Making a Fresco Painting

Punto de Encuentro (day 16)/Meeting Point (day 16) by Daniela Rivera, 2025. Etching with lime and pigment powder monotype on Magnani Pescia, 18" X 23¾". Photo by Caira Art Editions.

What if painting did not depend on the image it depicts, but on how it is built? What if painting were not a surface, but a structure, a crystal that defies time, carrying the memory of its own making as it ages? What if we shift the verb from painting to making a painting? What if painting were less about mastering depiction, and more about entering an intimate dialogue with the history and formation of its materials? This workshop is a space to formulate these and many other questions through making. Together, we will work through the history, engage with the present, and explore the possible futures of Fresco in our culture, studying traditional techniques and exploring contemporary adaptations of this ancient process. At the end of our workshop you will have incorporated a new process into your toolkit, understand materials, color, and painting anew, and created a painting that has a body, a memory, and a life of its own. All levels welcome.

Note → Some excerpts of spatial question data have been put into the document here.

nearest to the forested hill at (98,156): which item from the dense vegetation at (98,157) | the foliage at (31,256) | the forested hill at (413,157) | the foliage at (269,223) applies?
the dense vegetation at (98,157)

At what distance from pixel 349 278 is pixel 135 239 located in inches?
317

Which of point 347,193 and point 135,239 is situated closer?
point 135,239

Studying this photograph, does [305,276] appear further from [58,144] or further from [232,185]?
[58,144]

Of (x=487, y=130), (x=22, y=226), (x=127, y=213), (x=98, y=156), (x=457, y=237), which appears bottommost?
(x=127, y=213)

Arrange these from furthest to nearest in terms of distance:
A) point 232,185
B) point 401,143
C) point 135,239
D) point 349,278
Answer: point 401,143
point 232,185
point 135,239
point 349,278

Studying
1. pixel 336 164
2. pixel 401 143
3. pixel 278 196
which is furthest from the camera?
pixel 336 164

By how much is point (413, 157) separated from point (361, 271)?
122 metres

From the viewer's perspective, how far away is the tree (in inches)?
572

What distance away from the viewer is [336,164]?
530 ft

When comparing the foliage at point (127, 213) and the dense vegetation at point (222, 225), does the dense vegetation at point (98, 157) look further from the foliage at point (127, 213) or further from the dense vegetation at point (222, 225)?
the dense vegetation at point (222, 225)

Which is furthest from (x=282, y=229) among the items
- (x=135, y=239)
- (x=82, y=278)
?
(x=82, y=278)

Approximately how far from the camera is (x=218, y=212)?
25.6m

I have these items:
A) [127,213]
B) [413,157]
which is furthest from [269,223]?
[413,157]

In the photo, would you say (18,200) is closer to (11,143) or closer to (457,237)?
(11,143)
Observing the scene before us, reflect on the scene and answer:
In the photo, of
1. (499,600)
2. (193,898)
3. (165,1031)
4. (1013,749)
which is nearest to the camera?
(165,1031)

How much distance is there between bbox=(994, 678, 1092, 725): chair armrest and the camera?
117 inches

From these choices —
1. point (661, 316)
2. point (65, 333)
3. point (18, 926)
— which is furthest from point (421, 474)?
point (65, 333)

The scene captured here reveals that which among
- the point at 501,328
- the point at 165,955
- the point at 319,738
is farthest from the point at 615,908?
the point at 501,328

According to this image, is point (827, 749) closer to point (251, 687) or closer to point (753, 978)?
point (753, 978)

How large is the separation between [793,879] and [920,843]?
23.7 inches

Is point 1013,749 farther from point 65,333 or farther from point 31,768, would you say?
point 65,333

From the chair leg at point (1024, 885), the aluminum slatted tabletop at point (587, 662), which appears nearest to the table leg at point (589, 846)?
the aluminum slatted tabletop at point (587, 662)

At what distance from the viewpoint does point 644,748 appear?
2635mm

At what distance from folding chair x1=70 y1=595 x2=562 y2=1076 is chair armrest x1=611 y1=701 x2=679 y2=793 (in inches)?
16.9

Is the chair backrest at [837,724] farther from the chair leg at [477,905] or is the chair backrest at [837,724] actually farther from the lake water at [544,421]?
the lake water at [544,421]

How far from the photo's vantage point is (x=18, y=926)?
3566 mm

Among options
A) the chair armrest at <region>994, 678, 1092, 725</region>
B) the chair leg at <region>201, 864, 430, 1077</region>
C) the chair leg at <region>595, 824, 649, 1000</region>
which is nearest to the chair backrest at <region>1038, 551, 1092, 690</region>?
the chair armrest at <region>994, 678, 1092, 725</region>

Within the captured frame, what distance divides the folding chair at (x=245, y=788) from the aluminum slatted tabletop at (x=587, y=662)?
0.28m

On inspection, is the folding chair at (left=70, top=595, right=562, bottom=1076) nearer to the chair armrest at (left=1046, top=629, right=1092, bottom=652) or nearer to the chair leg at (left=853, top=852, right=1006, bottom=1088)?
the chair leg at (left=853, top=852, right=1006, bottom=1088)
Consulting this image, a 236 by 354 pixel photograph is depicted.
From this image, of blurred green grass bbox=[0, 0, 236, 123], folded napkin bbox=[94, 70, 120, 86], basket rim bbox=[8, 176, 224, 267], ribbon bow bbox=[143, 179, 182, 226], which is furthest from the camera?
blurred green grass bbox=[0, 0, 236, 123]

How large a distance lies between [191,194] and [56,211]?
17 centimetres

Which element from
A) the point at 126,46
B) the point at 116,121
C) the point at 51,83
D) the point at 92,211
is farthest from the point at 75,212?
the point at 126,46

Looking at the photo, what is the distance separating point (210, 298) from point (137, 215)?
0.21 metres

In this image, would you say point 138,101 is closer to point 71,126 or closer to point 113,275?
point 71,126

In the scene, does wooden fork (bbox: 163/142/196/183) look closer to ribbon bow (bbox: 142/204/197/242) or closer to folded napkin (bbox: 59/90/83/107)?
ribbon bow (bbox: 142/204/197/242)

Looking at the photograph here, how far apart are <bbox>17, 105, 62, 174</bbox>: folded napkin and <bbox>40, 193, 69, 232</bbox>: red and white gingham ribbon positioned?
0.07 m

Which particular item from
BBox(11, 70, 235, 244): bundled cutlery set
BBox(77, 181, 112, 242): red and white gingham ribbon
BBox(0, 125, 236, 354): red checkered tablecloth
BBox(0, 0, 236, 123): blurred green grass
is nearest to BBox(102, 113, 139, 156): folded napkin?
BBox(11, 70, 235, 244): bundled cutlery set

Daniela Rivera (she, her) is a multidisciplinary artist, professor of Studio Art at Wellesley College, visiting artist for the MFA program at Boston University, and a mother. She received a BFA from the School of Arts at Universidad Catolica in Santiago, Chile, and an MFA from the School of the Museum of Fine Arts at Tufts University. Her research focuses on the migration of culture, structures of power, and the body. Trained as a painter and a drawer, Rivera is interested in challenging disciplinary boundaries and incorporating the history of materials and processes as crucial for the construction of meaning.